§ WRITTEN EXERCISE
Render everything from the line containing "In terms of" down to the end of the items as a Markdown table with the columns Row and Line, numbering each row and leaving out blank lines.

§ RECORDS FOR THE TASK
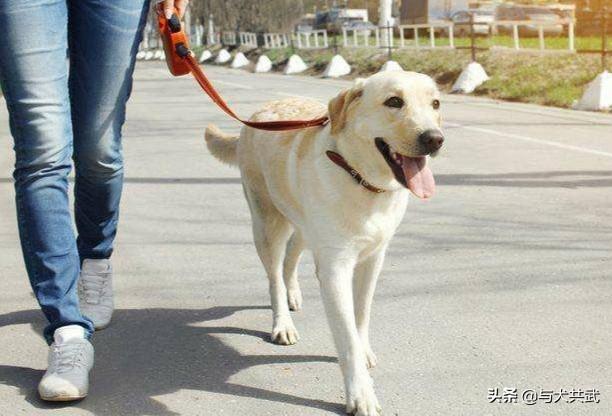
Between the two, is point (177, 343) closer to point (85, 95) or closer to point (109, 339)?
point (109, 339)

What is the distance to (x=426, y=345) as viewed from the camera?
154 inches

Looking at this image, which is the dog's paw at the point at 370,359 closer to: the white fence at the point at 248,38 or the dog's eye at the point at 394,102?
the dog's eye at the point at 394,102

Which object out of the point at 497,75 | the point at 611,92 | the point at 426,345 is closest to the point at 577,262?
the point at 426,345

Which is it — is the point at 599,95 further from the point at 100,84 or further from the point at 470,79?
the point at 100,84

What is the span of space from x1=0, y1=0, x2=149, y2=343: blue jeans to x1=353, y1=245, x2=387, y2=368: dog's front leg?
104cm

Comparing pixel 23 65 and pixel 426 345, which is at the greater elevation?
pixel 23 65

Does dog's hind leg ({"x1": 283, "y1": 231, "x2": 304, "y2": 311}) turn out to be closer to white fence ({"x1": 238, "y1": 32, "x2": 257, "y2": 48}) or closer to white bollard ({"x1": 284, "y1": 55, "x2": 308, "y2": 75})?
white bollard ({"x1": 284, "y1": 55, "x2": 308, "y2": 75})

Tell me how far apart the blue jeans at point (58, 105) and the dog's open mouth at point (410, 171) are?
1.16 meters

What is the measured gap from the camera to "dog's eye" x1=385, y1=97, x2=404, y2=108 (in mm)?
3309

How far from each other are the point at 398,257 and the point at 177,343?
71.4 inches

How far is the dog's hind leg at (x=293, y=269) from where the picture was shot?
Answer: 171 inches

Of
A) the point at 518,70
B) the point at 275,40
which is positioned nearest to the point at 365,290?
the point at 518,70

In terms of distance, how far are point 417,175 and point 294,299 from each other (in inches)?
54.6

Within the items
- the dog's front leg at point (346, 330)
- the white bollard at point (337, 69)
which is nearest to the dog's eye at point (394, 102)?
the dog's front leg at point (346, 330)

§ TASK OUTPUT
| Row | Line |
|---|---|
| 1 | In terms of distance, how far are point 417,175 and point 294,299 from each other (in inches)? |
| 2 | 54.6 |
| 3 | Within the items |
| 4 | - the dog's front leg at point (346, 330) |
| 5 | - the white bollard at point (337, 69) |
| 6 | which is nearest to the dog's eye at point (394, 102)? |
| 7 | the dog's front leg at point (346, 330) |